A acquainted illustration is hashing merchandise SKUs successful an online market catalogue wherever galore strings stock prefixes specified arsenic “MILK”. A healthcare-analytics illustration is hashing lab-test codes wherever systematic prefixes for illustration “CBC” and “LFT” make bully distribution important.
Use the aforesaid base, modulus, and characteristic mapping for each hash you compare. Hashes computed nether different parameters are not comparable.Code Example
9.Multiple Pattern Search
Rabin-Karp tin hunt aggregate patterns efficiently erstwhile the patterns person the aforesaid length. Hash each shape and shop those hashes successful a group aliases dictionary. Then rotation 1 model crossed the matter and cheque whether the model hash belongs to the pattern-hash set. For different shape lengths, group patterns by magnitude and tally 1 rolling scan per group.
A acquainted illustration is scanning SMS messages for respective bank-alert phrases of adjacent length. A cybersecurity illustration is detecting a group of known malicious bid fragments successful ammunition history logs from unreality servers.
For k patterns of adjacent magnitude m, Rabin-Karp tin hash each patterns successful O(km) and scan the matter successful O(n), pinch verification connected campaigner matches. If shape lengths differ, group by length.Code Example
10.Palindrome Queries
Forward-reverse hashing answers palindrome queries by comparing the hash of a substring successful the original drawstring pinch the corresponding hash successful the reversed string. If some hashes match, the substring is simply a palindrome candidate. With double hashing aliases verification, this becomes a accelerated method for repeated palindrome checks.
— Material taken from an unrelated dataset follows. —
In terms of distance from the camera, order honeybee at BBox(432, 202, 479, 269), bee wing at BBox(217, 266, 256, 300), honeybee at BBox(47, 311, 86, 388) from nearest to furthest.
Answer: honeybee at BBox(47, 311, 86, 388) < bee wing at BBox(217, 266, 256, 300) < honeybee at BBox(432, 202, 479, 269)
A acquainted illustration is checking whether usernames incorporate palindromic segments for a puzzle app. A bioinformatics illustration is identifying reverse-complement-like patterns successful simplified DNA strings aft transforming symbols into a comparable representation.
Index conversion is the main palindrome-hash trap. A substring text[l:r] maps to reversed_text[n-r:n-l] successful the reversed string.Code Example
11.Longest Duplicate Substring
Rolling hash tin beryllium mixed pinch binary hunt to find the longest copy substring. The thought is to conjecture a length, hash each substring of that length, and cheque whether immoderate hash repeats pinch verification. If a copy exists, effort a longer length; otherwise, effort a shorter length.
A acquainted illustration is uncovering repeated clauses successful a rental statement draft. A publishing-platform illustration is locating copied paragraphs crossed uploaded manuscripts wherever repeated substrings tin bespeak reused content.
The tested shape is binary hunt connected reply positive rolling hash check. The emblematic expected complexity is O(n log n), assuming O(n) copy checking for each guessed length.Code Example
12.Two-Dimensional Hashing
Two-dimensional rolling hash extends the aforesaid thought to matrices. First hash horizontal sequences successful each row, past rotation vertically complete those row-hash values. This lets you hunt for a smaller grid shape wrong a larger grid, which is useful for images, committee games, maps, and system tables.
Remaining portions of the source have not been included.